' ' Cinema Romantico: The Brave One

Friday, September 21, 2007

The Brave One

My God, Jodie Foster can act. In her new film, the revenge-minded "The Brave One", she re-proves this by dialing up the intensity and grounding the movie even when it threatens to become absurd.

Not more than a handful of minutes into the movie, as we're getting the obligatory sequences establishing her loving relationship with the boyfriend who must be brutally murdered and brutally murdered soon so we can get to the stuff glimpsed in the trailer, Foster's character makes a phone call to the boyfriend and asks, "What are you wearing?" Now, how many times has a movie character started a phone conversation in that way? A thousand and three? Isn't that just waaaay overdone? Horribly cliched? Yes, but somehow when Foster says it, and then also gets involved in the standard "characterization" conversations with the boyfriend about upcoming marriage plans, she sells the ever-holy hell out of it. When she goes to purchase the gun she needs to set things in motion she looks exactly like a frightened woman who's never owned a gun, let alone shot one, trying to buy a gun. And later, after she has blasted someone with that handgun, she goes out onto the street, yanks out a cigarette, and lights it. Any other actress - except for one, and you know who she is (we discussed her a few days ago) - and this scene comes off as utterly ridiculous and you laugh. But Foster convinces you and, well, you're a little scared.
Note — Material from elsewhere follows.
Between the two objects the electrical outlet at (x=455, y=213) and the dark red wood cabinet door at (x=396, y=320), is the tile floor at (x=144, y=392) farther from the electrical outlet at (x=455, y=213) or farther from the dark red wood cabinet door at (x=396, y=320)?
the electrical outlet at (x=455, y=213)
"The Brave One" itself, however, is no more than "Taxi Driver" lite. Foster is Erica Bain who does an NPR-like radio show and loves New York City and everything about it. But after her aforementioned boyfriend is murdered by a group of thugs, and she winds up in a coma for three weeks from the same attack, she no longer feels safe in the city. She obtains the gun we discussed. She accidentally witnesses another murder and the murderer (and this, friends, is proof why cell phones are BAD) comes for her, she puts her gun to the test and begins to feels herself change into someone else entirely - the person whom the press calls the Vigilante.
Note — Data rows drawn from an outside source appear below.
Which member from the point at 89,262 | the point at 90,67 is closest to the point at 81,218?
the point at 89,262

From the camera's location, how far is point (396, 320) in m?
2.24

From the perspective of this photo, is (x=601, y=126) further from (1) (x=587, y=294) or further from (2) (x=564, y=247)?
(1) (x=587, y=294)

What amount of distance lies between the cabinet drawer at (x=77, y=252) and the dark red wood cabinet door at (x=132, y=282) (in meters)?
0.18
The counterpoint to this is Detective Mercer, played fantastically in his own right by Terrence Howard with a very quiet authority (his scene at the start with the little girl is intense stuff). He is on the trail of this so-called Vigilante, but he also forms a friendship with Bain herself after he reveals himself to be a listener of her show and she interviews him.

Where the movie head froms here I will not say, but perhaps - perhaps not - you can guess. What I will say is that while being "Taxi Driver" lite it certainly is several steps above Charles Bronson's "Deathwish". The film is trying to provoke something in you, I think, about how just safe we are and of what precisely people are capable.

(Don't tell that to the couple seating next to me, though, who cheered every time Foster turned into the Vigilante and left - literally left the theater! - before the movie's conclusion. Apparently once people stopped getting shot their attention waned.)

"The Brave One" works for awhile, sort of, and due almost totally to Foster's turn. A lot of it not coming off merely as what critics would term a "genre picture" happens because of the moments we spend with Foster when she has only herself and not the screenplay to help the cause. But the end? The end seems to disprove whatever point the movie was trying to make. If the world is cruel and unforgiving and makes no sense then why....

Here's an anaology for you, and I apologize if it annoys anyone but it's college football season and I just can't help it. "The Brave One" is the 2001 Nebraska Football team. They were an okay squad, maybe slightly better than good, that somehow at the end of November was undefeated and ranked #2. This was because of one brilliant player, our Heisman Trophy winning quarterback Eric Crouch. He made everything around him shine a little bit brighter than it probably had any right to and masked all the deficincies. But even his immense skill couldn't keep the end of that season from falling to pieces.

Foster makes "The Brave One" shine for more of its running time than you would think possible but in the end.....

1 comment:

Rory Larry said...

I concur makes or breaks the film (in past she has broken a film) but I would disagree that this is Taxi Driver lite. I think each film has its own angle. And I can only assume you intentionally picked "Taxi Driver" the film that introduced us to the actress you are now praising, because I don't believe in a coincidence that big.